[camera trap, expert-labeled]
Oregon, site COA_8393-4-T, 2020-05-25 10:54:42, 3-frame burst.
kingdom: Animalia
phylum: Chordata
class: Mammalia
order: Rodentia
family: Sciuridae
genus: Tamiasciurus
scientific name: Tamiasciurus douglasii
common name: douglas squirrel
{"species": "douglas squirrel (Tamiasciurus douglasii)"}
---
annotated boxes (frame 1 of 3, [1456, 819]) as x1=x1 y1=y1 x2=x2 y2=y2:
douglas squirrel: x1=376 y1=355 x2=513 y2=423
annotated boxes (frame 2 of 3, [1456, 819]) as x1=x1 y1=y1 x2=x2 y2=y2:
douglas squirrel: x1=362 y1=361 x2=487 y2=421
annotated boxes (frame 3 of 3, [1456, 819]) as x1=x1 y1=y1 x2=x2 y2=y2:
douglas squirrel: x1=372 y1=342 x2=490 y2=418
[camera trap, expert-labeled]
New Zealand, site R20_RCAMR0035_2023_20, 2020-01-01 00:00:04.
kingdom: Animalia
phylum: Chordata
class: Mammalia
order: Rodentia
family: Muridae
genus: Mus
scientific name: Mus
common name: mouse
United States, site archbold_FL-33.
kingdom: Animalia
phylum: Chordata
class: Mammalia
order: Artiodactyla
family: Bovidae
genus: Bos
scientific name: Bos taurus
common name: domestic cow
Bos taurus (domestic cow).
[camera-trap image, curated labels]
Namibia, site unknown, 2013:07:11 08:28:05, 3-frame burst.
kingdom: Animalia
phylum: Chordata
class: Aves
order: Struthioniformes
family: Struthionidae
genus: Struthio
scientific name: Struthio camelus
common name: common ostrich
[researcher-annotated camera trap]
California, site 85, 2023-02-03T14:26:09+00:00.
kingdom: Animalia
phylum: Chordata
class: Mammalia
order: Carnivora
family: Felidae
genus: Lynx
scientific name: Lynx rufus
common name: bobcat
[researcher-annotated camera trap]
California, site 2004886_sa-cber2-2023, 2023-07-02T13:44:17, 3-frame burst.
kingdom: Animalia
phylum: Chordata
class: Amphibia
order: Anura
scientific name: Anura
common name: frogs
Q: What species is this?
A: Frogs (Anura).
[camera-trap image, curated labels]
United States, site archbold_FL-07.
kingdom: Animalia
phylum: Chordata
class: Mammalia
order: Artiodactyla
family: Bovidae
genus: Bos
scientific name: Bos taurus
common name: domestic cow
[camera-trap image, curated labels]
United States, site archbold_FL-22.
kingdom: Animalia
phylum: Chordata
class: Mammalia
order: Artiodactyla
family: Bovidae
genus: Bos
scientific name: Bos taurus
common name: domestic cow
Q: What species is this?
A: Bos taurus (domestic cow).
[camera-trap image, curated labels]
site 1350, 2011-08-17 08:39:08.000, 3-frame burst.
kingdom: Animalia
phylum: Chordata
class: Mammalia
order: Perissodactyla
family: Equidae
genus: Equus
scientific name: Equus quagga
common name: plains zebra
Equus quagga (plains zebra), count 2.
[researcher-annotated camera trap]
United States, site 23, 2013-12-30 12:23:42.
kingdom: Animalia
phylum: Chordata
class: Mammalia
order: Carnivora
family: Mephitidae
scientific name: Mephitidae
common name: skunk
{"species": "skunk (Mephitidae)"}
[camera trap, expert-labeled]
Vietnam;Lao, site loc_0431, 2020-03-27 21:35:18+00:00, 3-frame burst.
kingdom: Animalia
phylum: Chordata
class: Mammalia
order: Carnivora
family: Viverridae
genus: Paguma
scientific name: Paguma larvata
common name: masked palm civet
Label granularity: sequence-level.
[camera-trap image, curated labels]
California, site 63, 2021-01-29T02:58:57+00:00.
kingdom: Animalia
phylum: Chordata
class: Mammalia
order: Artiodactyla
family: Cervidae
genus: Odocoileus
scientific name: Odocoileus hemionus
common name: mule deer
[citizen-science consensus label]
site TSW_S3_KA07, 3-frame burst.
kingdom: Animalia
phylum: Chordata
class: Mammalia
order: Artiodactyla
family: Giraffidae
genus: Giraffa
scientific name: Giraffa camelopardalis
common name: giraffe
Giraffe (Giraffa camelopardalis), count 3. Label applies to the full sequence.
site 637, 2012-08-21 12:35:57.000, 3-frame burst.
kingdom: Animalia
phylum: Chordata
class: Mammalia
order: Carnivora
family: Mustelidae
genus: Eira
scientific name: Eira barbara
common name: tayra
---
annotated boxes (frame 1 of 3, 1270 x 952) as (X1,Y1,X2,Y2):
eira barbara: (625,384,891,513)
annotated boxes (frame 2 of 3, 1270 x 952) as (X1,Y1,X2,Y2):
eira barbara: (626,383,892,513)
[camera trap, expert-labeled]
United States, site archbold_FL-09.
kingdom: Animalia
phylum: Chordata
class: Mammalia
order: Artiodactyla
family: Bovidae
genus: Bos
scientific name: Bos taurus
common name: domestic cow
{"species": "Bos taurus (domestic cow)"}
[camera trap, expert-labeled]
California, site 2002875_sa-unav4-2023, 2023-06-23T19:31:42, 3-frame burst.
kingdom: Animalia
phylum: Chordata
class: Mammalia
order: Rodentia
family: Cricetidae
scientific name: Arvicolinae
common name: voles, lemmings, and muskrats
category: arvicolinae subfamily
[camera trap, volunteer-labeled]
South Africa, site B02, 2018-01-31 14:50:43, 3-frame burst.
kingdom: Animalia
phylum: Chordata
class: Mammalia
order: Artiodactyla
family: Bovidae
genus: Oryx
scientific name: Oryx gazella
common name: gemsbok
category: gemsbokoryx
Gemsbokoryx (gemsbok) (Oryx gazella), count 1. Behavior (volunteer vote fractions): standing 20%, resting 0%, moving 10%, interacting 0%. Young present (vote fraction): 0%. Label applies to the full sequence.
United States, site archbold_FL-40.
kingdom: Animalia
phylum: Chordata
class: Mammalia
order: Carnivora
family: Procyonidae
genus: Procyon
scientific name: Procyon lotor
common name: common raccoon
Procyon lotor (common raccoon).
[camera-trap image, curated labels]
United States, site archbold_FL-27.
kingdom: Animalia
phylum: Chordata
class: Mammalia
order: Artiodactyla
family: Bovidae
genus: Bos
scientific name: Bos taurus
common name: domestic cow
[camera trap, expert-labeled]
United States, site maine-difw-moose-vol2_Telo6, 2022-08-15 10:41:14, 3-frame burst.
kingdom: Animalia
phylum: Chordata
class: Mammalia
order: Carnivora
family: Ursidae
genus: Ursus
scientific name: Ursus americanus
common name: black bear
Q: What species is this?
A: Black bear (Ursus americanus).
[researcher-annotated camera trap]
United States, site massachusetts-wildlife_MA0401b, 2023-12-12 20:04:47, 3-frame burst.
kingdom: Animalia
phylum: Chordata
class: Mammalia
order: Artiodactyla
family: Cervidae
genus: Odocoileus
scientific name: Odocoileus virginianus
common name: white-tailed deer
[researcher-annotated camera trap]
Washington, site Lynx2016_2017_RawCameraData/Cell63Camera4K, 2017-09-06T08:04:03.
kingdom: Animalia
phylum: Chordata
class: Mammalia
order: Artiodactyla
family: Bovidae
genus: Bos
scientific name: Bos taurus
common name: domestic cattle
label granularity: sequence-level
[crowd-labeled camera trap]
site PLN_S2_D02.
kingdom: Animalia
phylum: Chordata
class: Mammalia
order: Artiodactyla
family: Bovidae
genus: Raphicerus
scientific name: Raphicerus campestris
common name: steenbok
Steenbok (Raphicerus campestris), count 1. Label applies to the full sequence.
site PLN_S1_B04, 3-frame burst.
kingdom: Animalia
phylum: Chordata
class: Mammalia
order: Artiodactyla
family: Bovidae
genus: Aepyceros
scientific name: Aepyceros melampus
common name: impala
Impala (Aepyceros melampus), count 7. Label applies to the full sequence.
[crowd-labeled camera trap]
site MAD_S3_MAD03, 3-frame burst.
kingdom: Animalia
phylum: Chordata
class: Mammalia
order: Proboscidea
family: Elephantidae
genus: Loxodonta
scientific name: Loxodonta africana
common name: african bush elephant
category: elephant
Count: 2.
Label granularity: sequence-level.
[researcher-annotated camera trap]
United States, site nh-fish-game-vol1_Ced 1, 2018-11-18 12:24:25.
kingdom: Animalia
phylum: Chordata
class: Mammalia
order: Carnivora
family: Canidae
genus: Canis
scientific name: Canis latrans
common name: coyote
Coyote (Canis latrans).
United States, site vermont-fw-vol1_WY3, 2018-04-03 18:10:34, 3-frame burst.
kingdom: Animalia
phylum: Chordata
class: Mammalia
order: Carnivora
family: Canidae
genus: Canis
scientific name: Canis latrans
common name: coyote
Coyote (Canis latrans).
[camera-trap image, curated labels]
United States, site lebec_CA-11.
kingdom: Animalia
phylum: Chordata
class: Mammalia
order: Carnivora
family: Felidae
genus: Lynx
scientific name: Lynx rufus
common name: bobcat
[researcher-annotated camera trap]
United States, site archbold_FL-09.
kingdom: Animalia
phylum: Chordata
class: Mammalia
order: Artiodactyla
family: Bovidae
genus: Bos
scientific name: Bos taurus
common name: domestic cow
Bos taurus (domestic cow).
****************************************
» Required action:
Taking the entries above, print exactly the lines starting at the line with "genus: Procyon" and ending at the line with "A: Black bear (Ursus americanus).", both included.

» Solution to this exercise:
genus: Procyon
scientific name: Procyon lotor
common name: common raccoon
Procyon lotor (common raccoon).
[camera-trap image, curated labels]
United States, site archbold_FL-27.
kingdom: Animalia
phylum: Chordata
class: Mammalia
order: Artiodactyla
family: Bovidae
genus: Bos
scientific name: Bos taurus
common name: domestic cow
[camera trap, expert-labeled]
United States, site maine-difw-moose-vol2_Telo6, 2022-08-15 10:41:14, 3-frame burst.
kingdom: Animalia
phylum: Chordata
class: Mammalia
order: Carnivora
family: Ursidae
genus: Ursus
scientific name: Ursus americanus
common name: black bear
Q: What species is this?
A: Black bear (Ursus americanus).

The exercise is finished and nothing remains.